**ARTICLE**
Why Genocide ideology must be fought without mercy
Thursday, April 16, 2026
A dignified burial of 153 victims of the 1994 Genocide against the Tutsi at Ntarama Genocide Memorial on Wednesday, April 15. Photo by Craish BAHIZI

Each year, as Rwanda and the world commemorate the victims of the Genocide Against the Tutsi, remembrance is often expressed through solemn rituals—names spoken, candles lit, testimonies shared. These acts matter deeply. During these commemorations, there is a dangerous temptation to confine genocide to the realm of the unthinkable—as if it were an eruption of madness, an aberration that belongs to another time, another people, another moral universe. That temptation is false and dangerous.

Remembrance that ends with mourning may end up missing a more disconcerting and necessary truth: genocide is not just a mass murder of a targeted group; it is a criminal condition that is carefully prepared, cultivated, and made socially acceptable. Genocide is not born from insanity. It is built, taught, justified, and internalized. It settles into the human mind so deeply that those who commit the most unspeakable crimes often do so with a chilling sense of righteousness.

The mind that kills and prays

To understand this, one must dare to look into the minds of perpetrators—not to excuse them, but to grasp the full horror of what genocide ideology does to human beings.

Consider the case of Athanase Seromba. A Catholic priest in Nyange parish. A man ordained to serve God, to shepherd the faithful, to protect life, to embody compassion. A church, in Christian theology, is not merely a building. It is sacred.

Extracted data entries
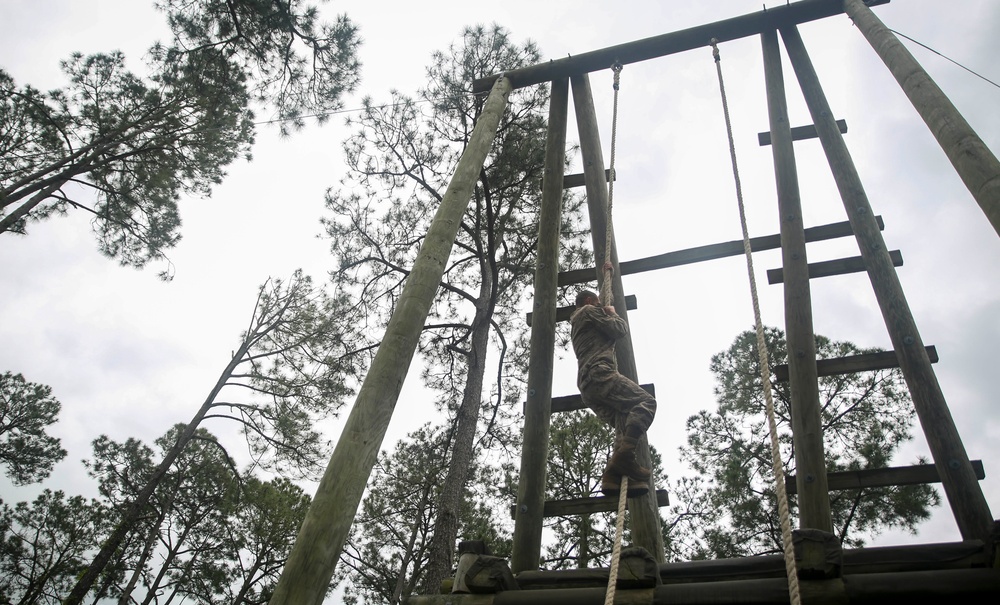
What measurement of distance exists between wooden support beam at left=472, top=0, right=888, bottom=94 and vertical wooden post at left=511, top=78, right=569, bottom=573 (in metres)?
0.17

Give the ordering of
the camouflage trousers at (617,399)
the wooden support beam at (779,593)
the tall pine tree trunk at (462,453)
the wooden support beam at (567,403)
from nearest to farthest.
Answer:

---

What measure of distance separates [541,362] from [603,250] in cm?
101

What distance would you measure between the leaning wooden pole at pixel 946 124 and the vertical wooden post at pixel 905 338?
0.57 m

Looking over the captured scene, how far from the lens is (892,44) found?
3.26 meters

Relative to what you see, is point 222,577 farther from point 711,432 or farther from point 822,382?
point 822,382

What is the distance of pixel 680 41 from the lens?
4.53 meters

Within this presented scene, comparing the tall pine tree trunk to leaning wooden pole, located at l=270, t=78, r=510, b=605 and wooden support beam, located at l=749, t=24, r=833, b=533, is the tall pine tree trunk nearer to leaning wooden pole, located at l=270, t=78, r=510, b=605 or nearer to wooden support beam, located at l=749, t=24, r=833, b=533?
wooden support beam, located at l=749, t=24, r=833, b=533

**PROBLEMS**
**A)** Answer these from the article on genocide ideology:
(i) How many victims were buried at Ntarama Genocide Memorial, and on what date?
(ii) According to the article, genocide is not born from what?
(iii) In which parish was Athanase Seromba a Catholic priest?
**B)** Resume the article on genocide ideology right after its last sentence, keeping its tone and line of argument.

**ANSWERS PROVIDED**
**A)**
(i) 153 victims, on Wednesday, April 15.
(ii) Insanity.
(iii) Nyange parish.

**B)**
It is the house of God, the symbol of Christ among believers, a place of refuge, of salvation, of grace. Scripture itself makes this distinctly clear: "My house shall be called a house of prayer” (Matthew 21:13). The Apostle Paul emphasizes this sanctity when he writes: Don’t you know that you yourselves are God’s temple and that God’s Spirit dwells in your midst? If anyone destroys God’s temple, God will destroy that person; for God’s temple is sacred, and you together are that temple. (1 Corinthians 3:16-17). In the Old Testament, the reverence for sacred space is equally emphatic: "Consecrate yourselves therefore, and be holy, for I am the Lord your God” (Leviticus 20:7).

And yet, at Nyange, that sacred space became a tomb. When thousands of Tutsi sought refuge in the church, they did so because they believed—because they had been taught—that no evil could desecrate such a place. They believed that the walls of the church would stand between them and death. But Seromba saw those same walls not as sacred, but as convenient. Useful. Efficient.

He ordered the church to be bulldozed. Let that sink in. Not burned in rage. Not attacked in pandemonium. Bulldozed—purposely, methodically—crushing over a thousand human beings beneath the weight of a structure that was supposed to symbolize salvation. It was not just murder. It was the calculated transformation of the sacred into a weapon.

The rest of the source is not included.